Winning Talent for Great Employers

5 Interview Pet Peeves from Hiring Managers

By Elizabeth Robichaud

Hiring managers and recruiters post a lot of information online about their interviewing and resume pet peeves. This is extremely beneficial for job seekers and those looking to advance their career because you can avoid these "fatal" errors with a minimal amount of time and effort! Here's what we've compiled for you!
Five interview pet peeves to be avoided:

1. Complaining about the job search process or blaming the economy.

Employers want to see candidates who can make the most of a difficult situation and are resourceful.

"Employers want to hire George Clooney, not George Costanza. We are looking for candidates that are confident in what they have to offer a company," says Lee E. Miller, the author of UP: Influence Power and the U Perspective - The Art of Getting What You Want

2. Ineffective informational interviews.

Informational interviews are a valuable tool when testing the waters of a new industry or looking to see if your dream job is actually your perfect match. However, in an informational interview, it is the job seeker who has the lead and sets the agenda. Be prepared and know what answers you are looking for, prior to reaching out. As a life-long career management tool, informational interviews are easier to secure and are a common networking technique.

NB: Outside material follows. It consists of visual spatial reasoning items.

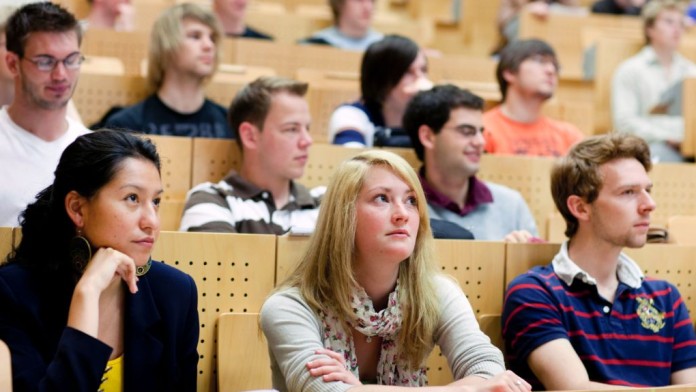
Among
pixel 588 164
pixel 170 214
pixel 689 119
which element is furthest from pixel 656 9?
pixel 170 214

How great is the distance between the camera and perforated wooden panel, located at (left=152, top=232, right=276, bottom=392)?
2.12 metres

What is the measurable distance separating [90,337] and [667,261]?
5.01 feet

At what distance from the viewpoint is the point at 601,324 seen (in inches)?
87.0

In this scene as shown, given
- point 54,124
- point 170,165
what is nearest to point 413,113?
point 170,165

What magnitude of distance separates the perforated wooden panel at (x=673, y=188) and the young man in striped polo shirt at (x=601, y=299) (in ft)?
3.13

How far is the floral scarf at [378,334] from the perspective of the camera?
1909 millimetres

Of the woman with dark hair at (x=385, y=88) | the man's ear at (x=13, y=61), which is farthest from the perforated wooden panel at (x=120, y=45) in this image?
the man's ear at (x=13, y=61)

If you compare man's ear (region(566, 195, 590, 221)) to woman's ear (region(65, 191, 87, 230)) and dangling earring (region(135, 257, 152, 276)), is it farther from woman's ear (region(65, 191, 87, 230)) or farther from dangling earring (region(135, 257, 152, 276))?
woman's ear (region(65, 191, 87, 230))

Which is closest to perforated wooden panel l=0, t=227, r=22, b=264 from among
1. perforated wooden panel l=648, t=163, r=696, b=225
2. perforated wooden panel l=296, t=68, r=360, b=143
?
perforated wooden panel l=296, t=68, r=360, b=143

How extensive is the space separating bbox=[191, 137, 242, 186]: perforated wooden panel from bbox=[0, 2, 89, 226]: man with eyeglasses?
1.48 feet

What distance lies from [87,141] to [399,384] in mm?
769

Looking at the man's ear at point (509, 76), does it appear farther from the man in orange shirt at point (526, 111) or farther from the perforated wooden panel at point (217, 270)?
the perforated wooden panel at point (217, 270)

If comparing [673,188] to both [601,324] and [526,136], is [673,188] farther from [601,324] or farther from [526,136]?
[601,324]

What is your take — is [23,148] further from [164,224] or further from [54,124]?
[164,224]
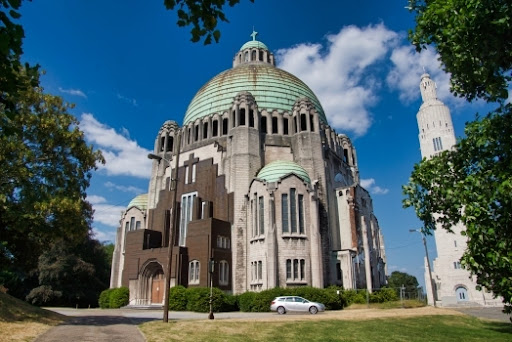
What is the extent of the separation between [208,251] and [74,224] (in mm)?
15673

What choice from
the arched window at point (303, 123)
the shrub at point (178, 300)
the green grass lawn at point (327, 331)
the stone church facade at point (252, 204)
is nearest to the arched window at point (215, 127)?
the stone church facade at point (252, 204)

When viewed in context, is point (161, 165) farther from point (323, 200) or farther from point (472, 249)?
point (472, 249)

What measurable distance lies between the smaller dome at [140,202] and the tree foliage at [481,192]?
1489 inches

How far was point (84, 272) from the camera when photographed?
45.8 meters

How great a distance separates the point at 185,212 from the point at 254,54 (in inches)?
1094

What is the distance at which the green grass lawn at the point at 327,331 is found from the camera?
13.7 meters

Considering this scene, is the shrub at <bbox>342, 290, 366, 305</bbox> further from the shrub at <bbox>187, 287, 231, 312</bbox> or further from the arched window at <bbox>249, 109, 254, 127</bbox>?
the arched window at <bbox>249, 109, 254, 127</bbox>

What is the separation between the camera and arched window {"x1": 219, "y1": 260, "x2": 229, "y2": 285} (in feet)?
110

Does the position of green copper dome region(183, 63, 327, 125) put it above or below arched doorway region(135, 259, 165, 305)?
above

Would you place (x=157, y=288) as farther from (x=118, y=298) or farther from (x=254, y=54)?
(x=254, y=54)

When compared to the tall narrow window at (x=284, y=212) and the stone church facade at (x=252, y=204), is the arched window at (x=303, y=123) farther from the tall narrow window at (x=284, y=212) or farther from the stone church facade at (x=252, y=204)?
the tall narrow window at (x=284, y=212)

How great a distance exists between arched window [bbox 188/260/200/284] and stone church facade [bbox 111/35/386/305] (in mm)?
85

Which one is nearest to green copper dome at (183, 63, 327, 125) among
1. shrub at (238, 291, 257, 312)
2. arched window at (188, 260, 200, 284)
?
arched window at (188, 260, 200, 284)

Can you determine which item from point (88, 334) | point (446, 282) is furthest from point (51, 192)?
point (446, 282)
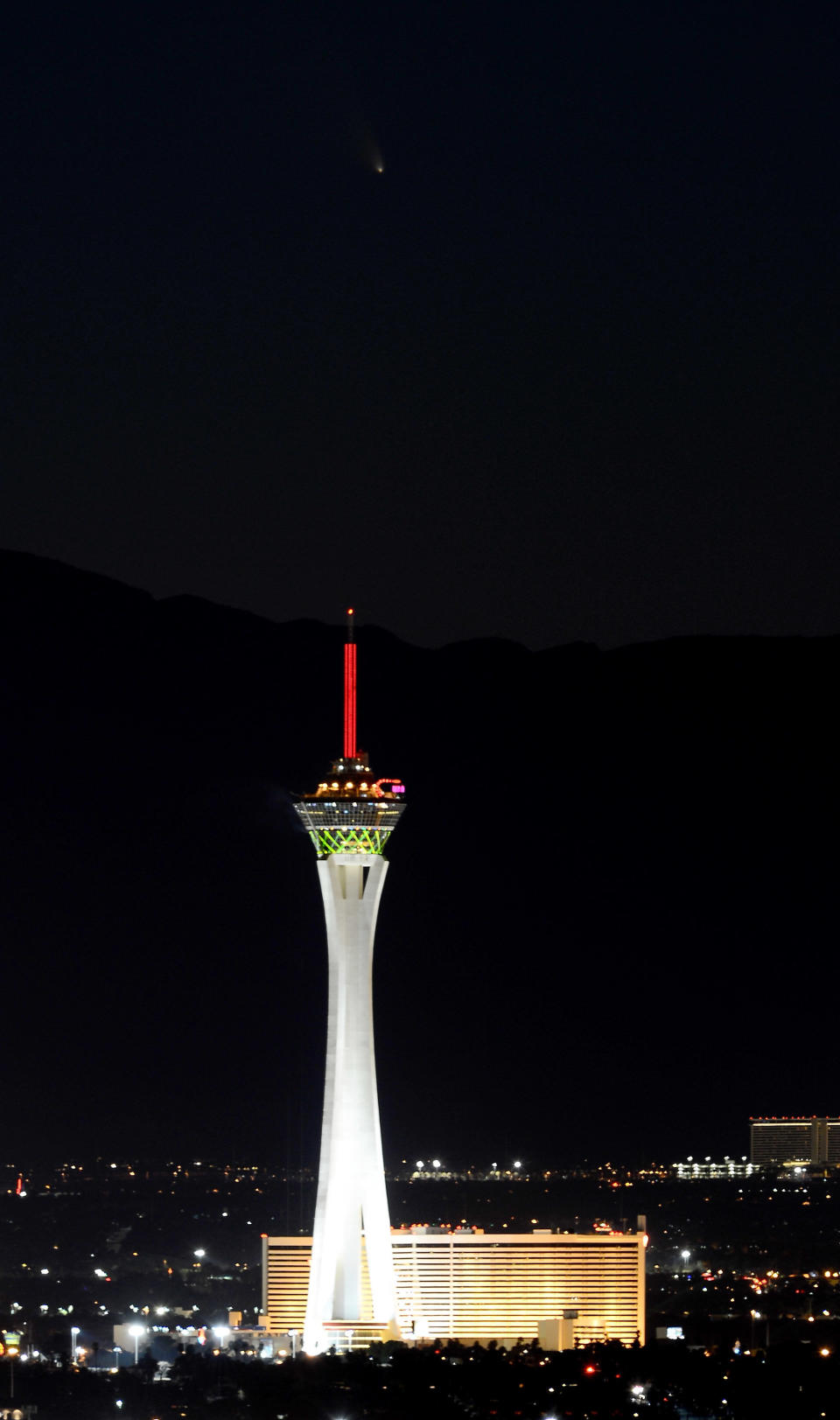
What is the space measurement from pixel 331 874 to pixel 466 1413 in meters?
15.8

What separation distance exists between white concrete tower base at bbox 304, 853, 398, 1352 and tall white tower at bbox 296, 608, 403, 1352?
0.02m

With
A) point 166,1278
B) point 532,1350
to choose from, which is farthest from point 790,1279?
point 532,1350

“Most professionals recognize this as an ordinary part of business and are not offended by being approached for an interview.” - Steve C. Wilson

3. Unprepared candidates.

Be curious and engaged. The interviewer has screened your resume and checked references; you should be doing the same with the company, industry, position and potential colleagues. Take a pro-active stance in order to understand better what the employer is looking for and to confirm what you want out of a particular job opening.

4. Not tailoring your questions or resume.

The interview process is a courtship that begins with your resume. Generic job descriptions just won’t make the cut. Just as employers want to ensure that you will be the perfect candidate, you should be making sure that this is your dream job beyond the job description posted.

5. Descriptions instead of accomplishments.

On an average, a assume has less than 30 seconds to make an notable and positive impression. Listing job descriptions only gives employers the sense of the scope and duties of your past positions were but doesn’t provide context to how well you performed, your creativity or innovation. Quantifiable results matter.

“Interviewers are people who can tie their past accomplishments to results needed on the new job. Would you buy a product that didn't advertise what it could do for you? Sell yourself or sit on the shelf,” states Joan Lloyd.

As an employer or job hunter, what are your interview pet peeves?

~Elizabeth Robichaud is a bilingual up-and-coming professional communicator. A member of IABC Toronto, Elizabeth is graduating this spring from the post-graduate certificate in public relations at Centennial College.